## Exercise set
1: In the passage on mutual funds, since what year have mutual funds been around?
2: Reproduce the listing from the line containing "In the image, how" through the end of the listing, requests included, and add 5 to every distance value in the answers.

They’ve been around since 1924, and the Investment Company Institute estimates that nearly half of all U.S. households now invest in them.

Mutual funds have grown so popular because they offer easy access to different securities without the need to research and buy hundreds of stocks. Years ago, before mutual funds, small investors couldn’t put up enough money to invest in a company like Apple or Microsoft. Now, they can get into a fund that holds those sought-after stocks (or commodities, bonds, currencies and precious metals).

Hidden costs of mutual funds

But there are many things about mutual funds the average investor might not be aware of — and those gaps in your knowledge could end up costing you money.

Often your fund’s expenses can be higher than you think. There are the stated expenses (disclosure is required by the Securities Exchange Act of 1934), which include administrative, management and marketing fees, as well as front- or back-end commissions. But there are plenty of unstated expenses as well, but you have to know where to look in order to find them.

Each time a mutual fund buys and sells, it incurs a small trading cost. The greater the activity, the higher the cost. There are transaction commissions and market impact costs, too. And mutual funds can be tax inefficient. Often, a fund will issue 1099s for gains the fund made. The investor doesn’t actually see the money — it’s reinvested — but they pay taxes on it.

Tips for investors

What can you do to help make better investment decisions for your hard-earned money?

  • 1. Check out the portfolio’s turnover. It’s the measure of how often a fund buys and sells assets, and it can give you an idea of the strategy the fund manager is following.
  • 2. Look at the tenure of the fund manager. If there’s a new manager every three to five years, that may a red flag. You want someone with a track record leading your fund.

## Rows
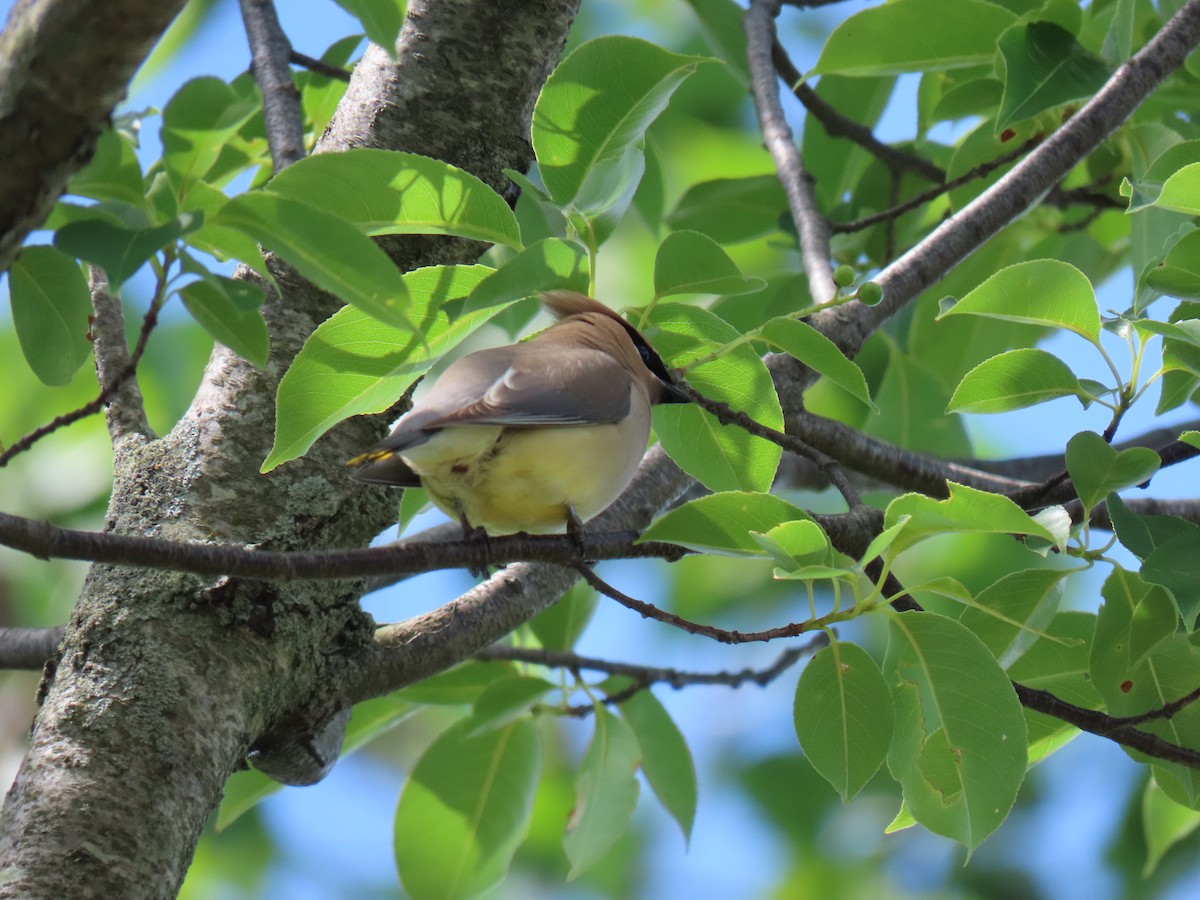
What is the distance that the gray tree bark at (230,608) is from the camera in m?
2.27

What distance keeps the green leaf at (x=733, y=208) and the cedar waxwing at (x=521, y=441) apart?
4.94 feet

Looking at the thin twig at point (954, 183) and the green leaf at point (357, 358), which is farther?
the thin twig at point (954, 183)

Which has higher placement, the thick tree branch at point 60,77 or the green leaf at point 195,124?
the green leaf at point 195,124

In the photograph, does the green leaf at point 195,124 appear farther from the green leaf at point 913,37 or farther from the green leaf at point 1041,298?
the green leaf at point 913,37

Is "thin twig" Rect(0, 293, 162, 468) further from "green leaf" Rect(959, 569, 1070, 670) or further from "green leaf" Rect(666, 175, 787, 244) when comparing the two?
"green leaf" Rect(666, 175, 787, 244)

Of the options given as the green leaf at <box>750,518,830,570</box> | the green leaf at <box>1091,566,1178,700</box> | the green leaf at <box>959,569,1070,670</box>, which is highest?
the green leaf at <box>750,518,830,570</box>

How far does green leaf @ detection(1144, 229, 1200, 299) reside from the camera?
2.36 m

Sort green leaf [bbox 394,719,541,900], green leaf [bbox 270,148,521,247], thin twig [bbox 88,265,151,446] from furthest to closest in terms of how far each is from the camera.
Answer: green leaf [bbox 394,719,541,900]
thin twig [bbox 88,265,151,446]
green leaf [bbox 270,148,521,247]

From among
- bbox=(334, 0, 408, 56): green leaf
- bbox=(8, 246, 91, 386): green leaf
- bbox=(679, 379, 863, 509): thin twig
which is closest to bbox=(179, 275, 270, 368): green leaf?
bbox=(8, 246, 91, 386): green leaf

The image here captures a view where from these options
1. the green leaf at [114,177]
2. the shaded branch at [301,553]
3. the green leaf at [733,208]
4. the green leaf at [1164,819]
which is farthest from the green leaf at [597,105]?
the green leaf at [1164,819]

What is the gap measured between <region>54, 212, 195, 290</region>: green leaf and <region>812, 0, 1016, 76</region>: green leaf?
2314 mm

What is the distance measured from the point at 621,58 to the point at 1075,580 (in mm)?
5156

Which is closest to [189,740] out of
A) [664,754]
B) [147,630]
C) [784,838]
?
[147,630]

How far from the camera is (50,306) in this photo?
2119 millimetres
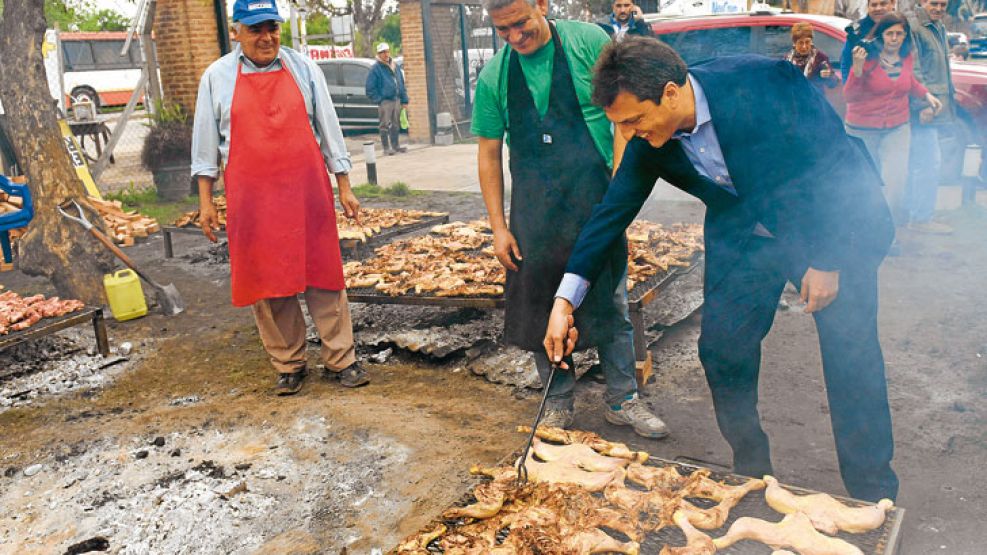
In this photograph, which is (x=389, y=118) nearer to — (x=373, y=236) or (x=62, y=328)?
(x=373, y=236)

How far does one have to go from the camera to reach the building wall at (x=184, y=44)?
494 inches

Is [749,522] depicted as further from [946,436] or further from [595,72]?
[946,436]

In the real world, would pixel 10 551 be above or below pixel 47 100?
below

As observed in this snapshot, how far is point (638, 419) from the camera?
4.44 m

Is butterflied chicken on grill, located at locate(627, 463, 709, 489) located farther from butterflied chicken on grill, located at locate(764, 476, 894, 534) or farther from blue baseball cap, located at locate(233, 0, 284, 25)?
blue baseball cap, located at locate(233, 0, 284, 25)

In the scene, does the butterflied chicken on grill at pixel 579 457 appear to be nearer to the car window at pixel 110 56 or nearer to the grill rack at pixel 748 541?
the grill rack at pixel 748 541

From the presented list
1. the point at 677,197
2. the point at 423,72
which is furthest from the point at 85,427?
the point at 423,72

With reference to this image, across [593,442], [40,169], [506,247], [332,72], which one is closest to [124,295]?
[40,169]

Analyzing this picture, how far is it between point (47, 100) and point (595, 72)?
6.55m

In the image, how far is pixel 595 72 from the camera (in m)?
2.65

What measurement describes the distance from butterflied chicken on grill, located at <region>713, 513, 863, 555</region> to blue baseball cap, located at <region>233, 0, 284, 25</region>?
3.67 meters

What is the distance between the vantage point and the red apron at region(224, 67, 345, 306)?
482 centimetres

## Answers by task
1: Since 1924.

2:
In the image, how far is pixel 595 72 from the camera (in m)?
7.65

What measurement describes the distance from butterflied chicken on grill, located at <region>713, 513, 863, 555</region> to blue baseball cap, located at <region>233, 0, 284, 25</region>?
8.67 meters

What is the distance between the vantage point and the red apron at region(224, 67, 345, 306)?
487 centimetres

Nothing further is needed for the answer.